Segundo o ministro da Fazenda, Dario Durigan, o protocolo a ser adotado pelas autoridades diz respeito ao plano de manter as contas dos brasileiros em dia, sem que sofram com altas taxas de juros do mercado. Nesse cenário, a linha de crédito deve ser anunciada até o início do mês de junho, devendo ser direcionada para os trabalhadores informais.

“Ele [trabalhador informal] não tem uma renda fixa por mês, ele não tem um salário recorrente, ele tem que ir lá [trabalhar para] ganhar o seu dia a dia de maneira muito pontual, de maneira muito errática. E ele é quem mais toma juros caros no país”, explicou o ministro, durante entrevista cedida ao Bom Dia, Ministro, do Canal Gov.
Como funcionará o Novo Desenrola Brasil?
Por meio do presidente da República, Luiz Inácio Lula da Silva, foi decretado que o novo programa visa atender pessoas que recebem até cinco salários mínimos (R$ 8.105, na atualidade) e que desejam sanar as pendências financeiras acumuladas. Na prática, será possível negociar débitos do cartão de crédito, cheque especial e crédito pessoal.

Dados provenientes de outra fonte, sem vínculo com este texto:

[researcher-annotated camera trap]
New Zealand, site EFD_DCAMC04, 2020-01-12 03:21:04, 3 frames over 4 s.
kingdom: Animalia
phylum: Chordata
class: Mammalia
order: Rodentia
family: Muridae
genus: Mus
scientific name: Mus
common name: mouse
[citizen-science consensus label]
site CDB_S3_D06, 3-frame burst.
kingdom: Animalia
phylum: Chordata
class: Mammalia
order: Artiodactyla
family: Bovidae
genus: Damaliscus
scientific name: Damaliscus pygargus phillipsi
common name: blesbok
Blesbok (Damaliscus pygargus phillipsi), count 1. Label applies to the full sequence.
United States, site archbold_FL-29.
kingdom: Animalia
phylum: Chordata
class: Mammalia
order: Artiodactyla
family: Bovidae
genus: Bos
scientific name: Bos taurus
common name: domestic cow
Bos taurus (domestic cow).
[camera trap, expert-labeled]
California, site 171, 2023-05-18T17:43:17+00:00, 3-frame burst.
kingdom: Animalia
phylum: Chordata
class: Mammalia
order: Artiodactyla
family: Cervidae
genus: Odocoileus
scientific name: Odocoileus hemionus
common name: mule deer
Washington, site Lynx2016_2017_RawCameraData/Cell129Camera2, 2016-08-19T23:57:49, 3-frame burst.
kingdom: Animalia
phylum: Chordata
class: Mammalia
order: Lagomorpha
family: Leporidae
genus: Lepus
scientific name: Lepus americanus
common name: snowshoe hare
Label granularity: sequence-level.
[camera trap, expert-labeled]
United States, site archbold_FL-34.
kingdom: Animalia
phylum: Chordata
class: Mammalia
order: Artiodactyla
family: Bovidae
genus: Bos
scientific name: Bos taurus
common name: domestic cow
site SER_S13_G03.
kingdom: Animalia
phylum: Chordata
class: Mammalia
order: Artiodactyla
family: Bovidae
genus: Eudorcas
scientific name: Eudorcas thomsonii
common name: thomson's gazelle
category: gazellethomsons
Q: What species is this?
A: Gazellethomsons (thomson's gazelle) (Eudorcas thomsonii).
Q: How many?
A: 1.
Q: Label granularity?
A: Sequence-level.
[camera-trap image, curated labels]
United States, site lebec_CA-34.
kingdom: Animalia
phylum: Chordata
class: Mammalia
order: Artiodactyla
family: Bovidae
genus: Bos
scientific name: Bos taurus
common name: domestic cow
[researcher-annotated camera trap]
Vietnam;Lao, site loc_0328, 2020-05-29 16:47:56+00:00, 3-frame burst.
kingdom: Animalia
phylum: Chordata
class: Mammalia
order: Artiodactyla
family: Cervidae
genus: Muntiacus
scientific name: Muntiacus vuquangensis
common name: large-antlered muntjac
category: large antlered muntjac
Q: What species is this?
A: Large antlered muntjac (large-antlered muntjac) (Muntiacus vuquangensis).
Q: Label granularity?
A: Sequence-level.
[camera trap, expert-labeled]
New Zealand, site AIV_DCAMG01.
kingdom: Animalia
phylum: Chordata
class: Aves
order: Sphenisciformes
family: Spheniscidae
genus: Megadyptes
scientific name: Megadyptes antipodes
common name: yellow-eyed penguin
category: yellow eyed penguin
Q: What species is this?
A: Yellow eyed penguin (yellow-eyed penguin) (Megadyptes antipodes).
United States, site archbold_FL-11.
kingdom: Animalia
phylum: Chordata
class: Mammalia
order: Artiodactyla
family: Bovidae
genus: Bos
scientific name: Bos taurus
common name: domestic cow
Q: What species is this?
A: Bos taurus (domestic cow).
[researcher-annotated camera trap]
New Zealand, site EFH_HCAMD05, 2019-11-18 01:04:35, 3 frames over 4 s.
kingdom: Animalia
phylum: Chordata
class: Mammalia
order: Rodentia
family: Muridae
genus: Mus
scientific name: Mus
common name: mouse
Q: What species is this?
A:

“O que nós estamos querendo fomentar aqui é a adimplência, é o pagamento das contas. É isso que nos interessa… É o momento de renegociar e pagar a dívida. Por isso, queremos incentivar o bom pagador, tratar num segundo momento desses incentivos, seja o estudante do Fies que está adimplente, seja quem tem uma taxa de juros alta e também segue adimplente”, afirmou Durigan.